IMO, group complication only exists in the completion side, fortunately
it is well defined now.

buffer and table causes more complicated application, with bad
performance:

- two syscalls(uring_enter trips) are added for each ublk IO
- one extra request is added(group needs 2 requests, and add buffer
needs 3 requests for the simples case), then bigger SQ & CQ size
- extra cancel handling

group simplifies buffer lifetime a lot, since io_uring needn't to
care it at all.

> the notion of a leader and so. If we get rid of the need to impose
> more semantics onto it by mediating buffer transition through the
> table, I think we can do groups if needed but make it simpler.

The situation is just that driver leases the buffer to io_uring, not
have to transfer it to io_uring. Once it is added to table, it has to
be removed from table.

It is just like local variable vs global variable, the latter is more
complicated to use.

> 
> > > What's preventing it from registering it in ->prep()? It would be a bit
> > > odd, but there would be nothing preventing it codewise, outside of the
> > > oddity of ->prep() not being idempotent at that point. Don't follow why
> > > that would be necessary, though, can you expand?

════════

● TASK TO CARRY OUT:
Reproduce, word for word, everything in the io_uring buffer discussion above from "group simplifies buffer" down to "removed from table.".

● DATA SHOWN:
════════

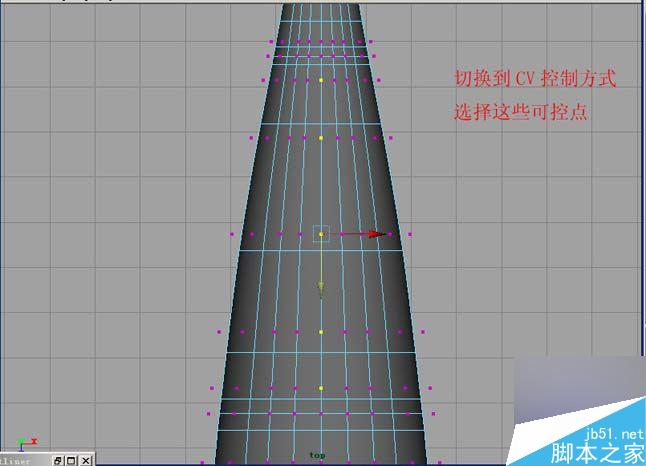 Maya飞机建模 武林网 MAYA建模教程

════════

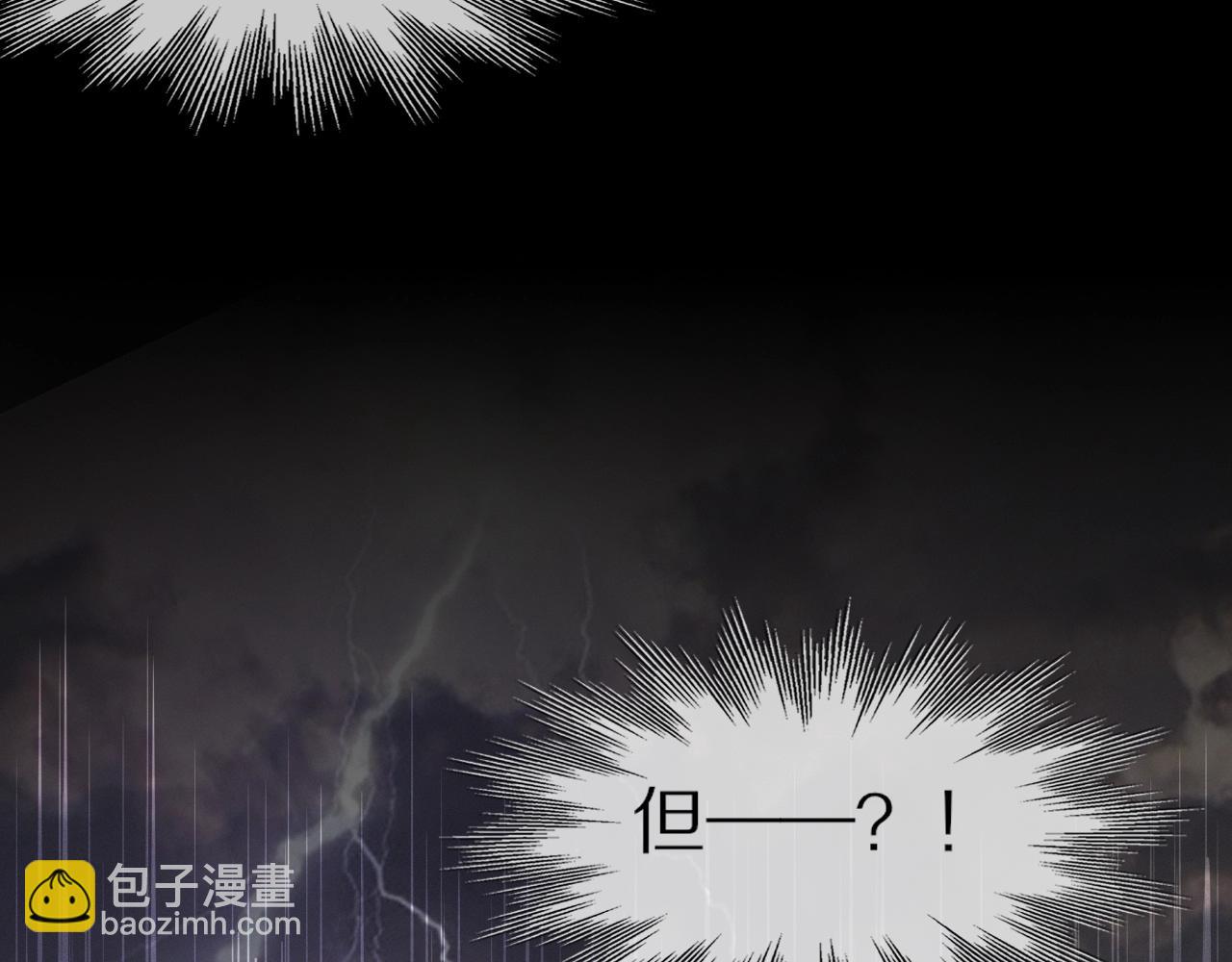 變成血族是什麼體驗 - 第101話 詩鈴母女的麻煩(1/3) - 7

════════

● TASK RESULT:
group simplifies buffer lifetime a lot, since io_uring needn't to
care it at all.

> the notion of a leader and so. If we get rid of the need to impose
> more semantics onto it by mediating buffer transition through the
> table, I think we can do groups if needed but make it simpler.

The situation is just that driver leases the buffer to io_uring, not
have to transfer it to io_uring. Once it is added to table, it has to
be removed from table.